## Introduction

Most published research papers contain significant p-values (Cristea & Ioannidis, 2018). A significant p-value indicates that obtaining the result within the null distribution is improbable. For example, a p-value of .05 (our assumed significance level throughout this article) is obtained in a null distribution, on average, once every twenty tests. The unlikeliness of obtaining a significant result when effects do not exist is what makes significant p-values significant.

Significant p-values can be misleading. Researchers can increase their odds of obtaining a statistically significant result by performing many studies (Rosenthal, 1979) or many analyses (Ioannidis, 2008). If five independent statistical tests are performed, the likelihood of obtaining at least one significant p-value approaches 25%. Significant findings are reported, while analyses that do not obtain significance are often not reported. Significant p-values may thus reflect selective reporting rather than true effects.

Simonsohn, Nelson & Simmons (2014a) introduced p-curve as a method of evaluating sets of statistically significant results for evidential value. P-curve evaluates the distribution of p-values obtained beyond the .05 significance threshold. The distinct distribution of p-values obtained for true effects forms the basis of p-curve. True effects with significant noncentral distributions will have a greater density of low p-values than high p-values (Westfall, Stanley Young & Young, 1993; Hung et al., 1997), resulting in a right-skewed p-curve. P-values obtained for null effects, or type I errors, result in a uniform distribution, since there is an equal probability of obtaining any single p-value within the null distribution. Left-skewed distributions result when statistical analyses correlate with previous, non-statistically significant analyses.

P-curve consists of two sequential statistical tests. First, the p-value distribution is tested for right-skewness (“right skew test”) against the null hypothesis of a uniform distribution. A right skew indicates evidential value. When the initial test fails to reject a uniform distribution, a subsequent test determines whether the skew is less right-skewed (“flatness test”) than would be expected if the studies were powered at 33%. Rejection of even a minimally significant effect indicates that the effect does not exist, is too small to be of practical significance, or is too small to be analyzed at the sample size used by the investigators (Steidl, Hayes & Schauber, 1997). Rejection of at least 33% power indicates that the set of significant p-values lack evidential value.

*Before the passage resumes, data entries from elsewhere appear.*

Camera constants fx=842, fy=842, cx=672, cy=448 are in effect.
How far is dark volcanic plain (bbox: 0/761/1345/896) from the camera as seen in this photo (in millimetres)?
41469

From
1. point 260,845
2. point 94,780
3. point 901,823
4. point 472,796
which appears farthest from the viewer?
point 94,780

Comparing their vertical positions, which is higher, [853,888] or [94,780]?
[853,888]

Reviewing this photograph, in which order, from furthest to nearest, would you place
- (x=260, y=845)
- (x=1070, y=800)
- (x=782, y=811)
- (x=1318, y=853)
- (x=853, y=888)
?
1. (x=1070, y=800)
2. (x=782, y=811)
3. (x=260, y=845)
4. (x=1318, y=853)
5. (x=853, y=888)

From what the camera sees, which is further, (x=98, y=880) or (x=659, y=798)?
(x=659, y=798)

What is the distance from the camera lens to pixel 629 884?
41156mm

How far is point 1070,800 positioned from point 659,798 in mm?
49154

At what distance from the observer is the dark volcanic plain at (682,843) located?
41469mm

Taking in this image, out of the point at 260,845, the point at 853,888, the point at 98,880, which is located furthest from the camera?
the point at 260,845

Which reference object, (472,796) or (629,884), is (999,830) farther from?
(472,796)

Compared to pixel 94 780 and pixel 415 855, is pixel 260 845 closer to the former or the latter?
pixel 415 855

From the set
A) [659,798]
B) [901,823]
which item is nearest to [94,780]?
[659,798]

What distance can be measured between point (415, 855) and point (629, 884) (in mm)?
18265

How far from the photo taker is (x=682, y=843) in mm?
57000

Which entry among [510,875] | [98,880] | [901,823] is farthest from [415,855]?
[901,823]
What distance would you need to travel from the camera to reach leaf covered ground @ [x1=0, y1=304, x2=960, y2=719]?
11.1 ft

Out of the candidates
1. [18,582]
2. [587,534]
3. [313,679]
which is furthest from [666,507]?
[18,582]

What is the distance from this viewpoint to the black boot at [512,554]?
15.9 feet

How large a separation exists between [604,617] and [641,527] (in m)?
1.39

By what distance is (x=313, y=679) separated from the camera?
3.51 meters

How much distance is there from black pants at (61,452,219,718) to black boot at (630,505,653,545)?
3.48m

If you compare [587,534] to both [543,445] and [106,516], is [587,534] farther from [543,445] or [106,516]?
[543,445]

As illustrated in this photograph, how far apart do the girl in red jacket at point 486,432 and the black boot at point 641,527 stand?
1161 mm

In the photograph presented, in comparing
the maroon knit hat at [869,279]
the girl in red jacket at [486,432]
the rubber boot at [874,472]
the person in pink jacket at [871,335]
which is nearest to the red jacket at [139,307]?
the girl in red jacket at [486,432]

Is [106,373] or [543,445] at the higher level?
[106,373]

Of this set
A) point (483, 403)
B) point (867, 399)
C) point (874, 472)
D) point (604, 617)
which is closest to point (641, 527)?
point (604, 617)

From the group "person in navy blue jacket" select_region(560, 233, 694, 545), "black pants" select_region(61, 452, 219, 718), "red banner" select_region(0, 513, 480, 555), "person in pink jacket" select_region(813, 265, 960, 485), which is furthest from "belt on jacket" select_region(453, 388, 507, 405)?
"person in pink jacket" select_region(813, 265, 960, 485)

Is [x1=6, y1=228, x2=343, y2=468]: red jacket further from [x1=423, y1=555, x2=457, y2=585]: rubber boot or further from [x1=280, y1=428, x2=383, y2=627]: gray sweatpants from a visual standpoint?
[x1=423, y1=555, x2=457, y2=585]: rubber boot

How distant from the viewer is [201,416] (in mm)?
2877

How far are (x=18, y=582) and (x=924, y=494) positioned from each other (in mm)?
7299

Analysis of p-curve using simulated statistical results demonstrate a high sensitivity and specificity for detecting evidential value (Simonsohn, Nelson & Simmons, 2014a) but these estimates may not be accurate when analyzing published research. Testing p-curve’s accuracy using published research is important because p-curve is partially blind. There are several unsound methods of obtaining statistical significance that p-curve cannot detect (Simonsohn, Simmons & Nelson, 2015). For example, p-curve cannot detect when data is changed to obtain highly significant results. Even a single fake, highly significant result among many alpha-errors can significantly increase the probability of a right-skewed p-curve (Simonsohn, Simmons & Nelson, 2015). In addition, determined researchers can perform countless statistical tests until a highly significant result is obtained. The prevalence of such practices has not been determined.

The accuracy of p-curve can be assessed when there is independent suspicion or evidence that a set of significant published results lack evidential value. For example, randomized experimental studies that only report results with covariates presumably omit simpler analysis because they did not obtain significance. P-curve of a set of such findings in an academic journal indicated that they lack evidential value, as expected (Simonsohn, Nelson & Simmons, 2014a). Similar support for p-curve’s accuracy can be derived from analyses of replication studies (Simonsohn, Nelson & Simmons, 2014b) and power posing studies (Simmons & Simonsohn, 2017). However, the a priori evidence that these results lack evidential value is based on the methods used, results reported, or replication results, not on the hypothesis tested. P-curve can be more conclusively tested if the status of an effect is known independent of statistical tests.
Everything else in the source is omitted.